:: Set problem 1 ::
In two sentences, summarize the forum thread about Comcast cable modem trouble.
*** Passage shown ***
Given the size of the company (Comcast) I only received one call back throughout my dealings with them. Comcast Cable Modem Problem I received much better results locating our nearest local office and going there and talking to someone in person. The local office is where the technicians are scheduled and where they decide who's problems are going to be addressed on any given day.


----------



## johnwill (Sep 26, 2002)

My experience with Comcast is that if you ever manage to get the ear of someone remotely technically competent, they will usually solve the problem. Once I found a guy that actually understood what I was talking about on problems, the rest was easy. :smile:


----------



## barefootjeremy (Oct 4, 2005)

*update*

sorry, I have so many diff. forum sites, I forgot about this one. It didnt email me that anyone posted! I'll be checking here 1st from now on!

I dont know anything about cable, but I do try and use logic. Anyways...



> My take is get the standard, stand alone modem the cable company recommends and then build from there.


I want to try this one, but comcast guys shrug thier shoulders at getting another modem besides the smc do-it-all.



> try going to a comcast office nearby


I shouldnt have to resort to this, but will if I have to as last resort. 
-Maybe they could pay me for coming out to fix my problem. :grin: 



> I'd be curious what they say about the errors you're getting.


The answer is NOTHING! Literally, they wait there with nothing to say when I ask them if there is someone who can tell me what the modem error log or T3 timeout means.
*** Input for this task ***
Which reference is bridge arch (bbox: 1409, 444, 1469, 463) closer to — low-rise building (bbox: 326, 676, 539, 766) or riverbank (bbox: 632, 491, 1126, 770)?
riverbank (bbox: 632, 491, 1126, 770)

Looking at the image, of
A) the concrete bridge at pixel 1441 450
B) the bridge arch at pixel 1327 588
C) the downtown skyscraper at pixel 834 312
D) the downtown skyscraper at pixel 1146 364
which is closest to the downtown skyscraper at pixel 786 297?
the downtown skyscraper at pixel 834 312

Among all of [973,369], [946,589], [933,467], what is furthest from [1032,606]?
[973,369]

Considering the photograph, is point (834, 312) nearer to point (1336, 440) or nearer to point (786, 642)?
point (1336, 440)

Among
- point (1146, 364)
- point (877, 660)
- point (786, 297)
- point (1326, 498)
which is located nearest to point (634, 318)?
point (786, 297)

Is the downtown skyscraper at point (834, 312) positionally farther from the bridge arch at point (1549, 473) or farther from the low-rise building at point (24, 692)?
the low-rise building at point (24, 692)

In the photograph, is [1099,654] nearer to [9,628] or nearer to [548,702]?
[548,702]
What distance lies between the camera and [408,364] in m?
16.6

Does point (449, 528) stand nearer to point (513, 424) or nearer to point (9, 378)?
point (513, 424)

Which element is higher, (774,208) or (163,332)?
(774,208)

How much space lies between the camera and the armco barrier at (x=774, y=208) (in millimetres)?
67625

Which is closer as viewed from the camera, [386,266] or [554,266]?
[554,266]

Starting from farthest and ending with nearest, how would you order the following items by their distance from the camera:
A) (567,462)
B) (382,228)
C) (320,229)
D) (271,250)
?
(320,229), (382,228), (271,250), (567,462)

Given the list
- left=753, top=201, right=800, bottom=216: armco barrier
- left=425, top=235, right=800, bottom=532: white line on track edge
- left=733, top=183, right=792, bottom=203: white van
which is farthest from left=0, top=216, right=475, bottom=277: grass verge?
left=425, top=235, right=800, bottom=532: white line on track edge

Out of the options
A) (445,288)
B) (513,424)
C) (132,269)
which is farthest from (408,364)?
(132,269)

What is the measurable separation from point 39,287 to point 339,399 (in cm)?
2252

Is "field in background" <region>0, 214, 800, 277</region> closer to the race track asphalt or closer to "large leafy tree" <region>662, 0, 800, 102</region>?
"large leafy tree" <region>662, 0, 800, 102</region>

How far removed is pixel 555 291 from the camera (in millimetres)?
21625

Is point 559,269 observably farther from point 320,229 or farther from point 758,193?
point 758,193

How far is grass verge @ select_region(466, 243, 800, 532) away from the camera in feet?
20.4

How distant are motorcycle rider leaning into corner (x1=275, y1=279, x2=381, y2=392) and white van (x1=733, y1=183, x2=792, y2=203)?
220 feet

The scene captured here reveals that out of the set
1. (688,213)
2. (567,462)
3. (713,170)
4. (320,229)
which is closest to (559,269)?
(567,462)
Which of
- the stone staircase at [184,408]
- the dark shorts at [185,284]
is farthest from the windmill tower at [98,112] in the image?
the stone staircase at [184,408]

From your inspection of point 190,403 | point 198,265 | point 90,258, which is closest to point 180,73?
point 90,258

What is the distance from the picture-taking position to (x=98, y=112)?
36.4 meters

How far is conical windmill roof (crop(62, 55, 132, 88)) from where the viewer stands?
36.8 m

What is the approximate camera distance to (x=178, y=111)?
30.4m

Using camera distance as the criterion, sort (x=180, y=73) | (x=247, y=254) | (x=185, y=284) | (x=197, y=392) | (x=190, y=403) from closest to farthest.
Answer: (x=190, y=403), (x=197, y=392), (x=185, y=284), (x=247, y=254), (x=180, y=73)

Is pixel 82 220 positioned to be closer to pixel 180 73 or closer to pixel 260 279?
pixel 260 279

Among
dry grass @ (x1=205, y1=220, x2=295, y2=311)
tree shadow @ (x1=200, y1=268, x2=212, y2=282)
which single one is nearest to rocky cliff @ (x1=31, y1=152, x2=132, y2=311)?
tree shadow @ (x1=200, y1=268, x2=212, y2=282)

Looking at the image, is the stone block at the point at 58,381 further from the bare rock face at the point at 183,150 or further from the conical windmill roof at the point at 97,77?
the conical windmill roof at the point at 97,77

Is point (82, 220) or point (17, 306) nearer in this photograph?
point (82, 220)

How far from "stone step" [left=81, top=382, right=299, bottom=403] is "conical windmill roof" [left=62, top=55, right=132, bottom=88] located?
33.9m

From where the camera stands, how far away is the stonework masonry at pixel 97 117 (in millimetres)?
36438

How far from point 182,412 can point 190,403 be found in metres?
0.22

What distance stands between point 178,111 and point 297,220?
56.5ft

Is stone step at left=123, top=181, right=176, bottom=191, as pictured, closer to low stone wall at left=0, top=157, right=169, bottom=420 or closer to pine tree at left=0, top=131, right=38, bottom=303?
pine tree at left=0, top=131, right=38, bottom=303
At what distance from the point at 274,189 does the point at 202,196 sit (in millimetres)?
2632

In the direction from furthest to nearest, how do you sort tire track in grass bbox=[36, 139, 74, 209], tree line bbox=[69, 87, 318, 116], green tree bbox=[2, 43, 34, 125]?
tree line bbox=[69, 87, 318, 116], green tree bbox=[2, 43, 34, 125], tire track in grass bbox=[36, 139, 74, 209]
***
:: Set problem 2 ::
Reproduce the records from the line containing "In the direction" through the end of the records, character for character.

:: Expected answer 1 ::
One poster got better results by going to a local Comcast office in person than by phone, and another said problems get solved once you reach someone technically competent. A third poster says Comcast staff shrug at swapping the SMC all-in-one modem for another one and have nothing to say when asked about the modem error log or T3 timeouts.

:: Expected answer 2 ::
In the direction from furthest to nearest, how do you sort tire track in grass bbox=[36, 139, 74, 209], tree line bbox=[69, 87, 318, 116], green tree bbox=[2, 43, 34, 125]?
tree line bbox=[69, 87, 318, 116], green tree bbox=[2, 43, 34, 125], tire track in grass bbox=[36, 139, 74, 209]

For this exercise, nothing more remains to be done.